That’s just the nature of the business. For every Facebook or Uber, there are thousands of fledgling companies and their ambitious founders whose failures you don’t read about. In fact, 75% of venture-backed startups in the United States end up failing, defined as being unable to return their investors’ capital.
The reason three-quarters of startups fail doesn’t have anything to do with their product, technical deficiencies, competition or anything like that. No, it goes way up higher, to the very origin of the startup itself:
Startup founders are ultimately what define and determine the success of that startup. I recently had the chance to listen to Jeff Fagnan, a General Partner at Atlas Venture who has seen more than his share of startup successes and failures, speak. He covered a wide range of topics but what most appealed to me was his first-hand decades-long experience of working with and vetting startup founders. Simply put, he has seen what works and what does not.
Here are 3 characteristics every startup founder must have to give themselves a chance at success, according to Jeff Fagnan.
Many startup founders think that the stroke-of-genius app idea that came to them in the shower just needs some technical coding behind it and some prettying up before millions of eager users will gladly pay to download it.
This is a pipe dream and a fool’s errand. Most startup founders don’t have the intellectual honesty to look themselves in the mirror and ask – really ask – if they have product-market fit. Does what they have work in the market? Will people actually want to use their product, to say nothing of paying to use it?
Many startup founders, especially in the early stages, exist and operate in a state of denial. They haven’t gone out in the market to talk to actual potential end users:
- What problems do they have?
- Why are they having these problems?
- Why could your product potentially solve their problem?
- What other elements about their problem at-hand are you not thinking about?
- How much would they be willing to pay for solutions to their problem?
Some startup founders won’t have the drive and hustle to go out and put in the rigorous legwork required of these type of interviews. Others might hear answers they were not expecting or that they don’t like and choose to ignore those, continuing to live in a state of denial and defiance. If you don’t have the intellectual honesty to shine a hot, bright spotlight on your product-market fit issues, you won’t be a successful startup founder. As HubSpot co-founder – and prominent startup investor – Dharmesh Shah recently said, “If you squint hard enough, every product will look like it fits.”

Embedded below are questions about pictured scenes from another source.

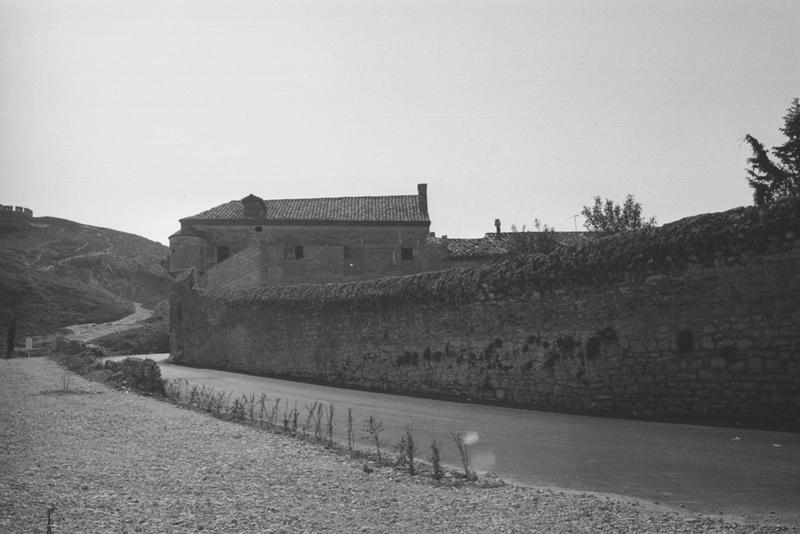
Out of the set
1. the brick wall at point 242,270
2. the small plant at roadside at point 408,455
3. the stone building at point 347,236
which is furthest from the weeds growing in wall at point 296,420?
the stone building at point 347,236

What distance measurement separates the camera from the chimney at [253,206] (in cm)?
4866

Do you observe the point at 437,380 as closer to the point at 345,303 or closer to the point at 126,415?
the point at 345,303

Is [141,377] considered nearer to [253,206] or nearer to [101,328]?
[253,206]

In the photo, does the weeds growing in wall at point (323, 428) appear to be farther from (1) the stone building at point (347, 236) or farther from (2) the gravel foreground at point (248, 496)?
(1) the stone building at point (347, 236)

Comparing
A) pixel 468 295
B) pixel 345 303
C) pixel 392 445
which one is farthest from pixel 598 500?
pixel 345 303

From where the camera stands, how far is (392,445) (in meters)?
9.80

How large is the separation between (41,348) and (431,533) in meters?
47.9

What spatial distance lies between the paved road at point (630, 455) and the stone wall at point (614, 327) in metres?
0.99

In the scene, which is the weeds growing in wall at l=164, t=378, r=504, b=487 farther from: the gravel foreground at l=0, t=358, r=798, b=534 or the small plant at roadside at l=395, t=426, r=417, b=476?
the gravel foreground at l=0, t=358, r=798, b=534

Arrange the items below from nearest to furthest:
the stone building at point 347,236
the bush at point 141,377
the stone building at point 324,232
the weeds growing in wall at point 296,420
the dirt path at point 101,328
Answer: the weeds growing in wall at point 296,420, the bush at point 141,377, the stone building at point 347,236, the stone building at point 324,232, the dirt path at point 101,328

Make sure you’re not squinting too hard.
Remember Kodak? The photography company was once not just a technological powerhouse, but one of the world’s biggest brands – it held an insane 90% of the photographic film market share in 1976. After a precipitous decline through the 90s and the early aughts – blame the rise of digital everything – the company hardly registers a peep today. Ask any millennial about Kodak and you’ll likely be met with blank stares. The lesson here for startups and their founders?
Always keep your metabolism rate high.
And we’re not talking about what you eat, when you exercise or your weight. No, for startup founders, having a high metabolism means moving fast enough to the point where you’re not afraid to scrap something, even if it means starting all over again.
That’s what Kodak failed to understand or act upon. The reason their brand and market share plummeted so drastically was because they failed to adapt and adjust to the new digital world. Despite having their archaic rolls of film fading into extinction, Kodak was too slow to migrate to a market that demanded digital cameras.
According to Jeff, people and organizations will only change if there is enough pain. As an early-stage startup founder, you must have an even lower tolerance for such pain – there’s no time to wait until the pain is too much to bear before pivoting and adapting. This type of high metabolism and agile mindset is critical from day one.
From Jeff’s – and most VC’s – perspective, there is no quality or characteristic more important to have as a person and especially as a startup founder. If you don’t have the toughness and resilience to deal with the highs and inevitable lows of founding and running a startup, this is not the industry for you.
Every startup and founder has an “Oh crap!” moment of near-death and panic bordering on hysterics. There will be dark days filled with technical disasters, PR nightmares, angry customers and even angrier investors. Counting on an incoming round of funding only to see it fall apart can send any startup founder spiralling into depression. In these dark days, what can a startup founder do but be resilient?
When vetting potential startups and their founders to invest in, Jeff in particular wants to see the candidate demonstrate absolute resilience and conviction in what they are doing. If a startup founder doesn’t have the utmost belief in their product and company, they will be easily deterred by any sign of hardship or obstacle. That is not someone worth investing in.
Intellectual honesty, metabolism and resilience. These are the three essential characteristics that every startup founder should demonstrate in spades, without which Jeff Fagnan and Atlas Ventures – or any other VC, really – would not invest in. They are by no means guarantees of startup success, but you can be sure that successful startup founders are more likely to have these traits than the other 75% of founders who ultimately fail.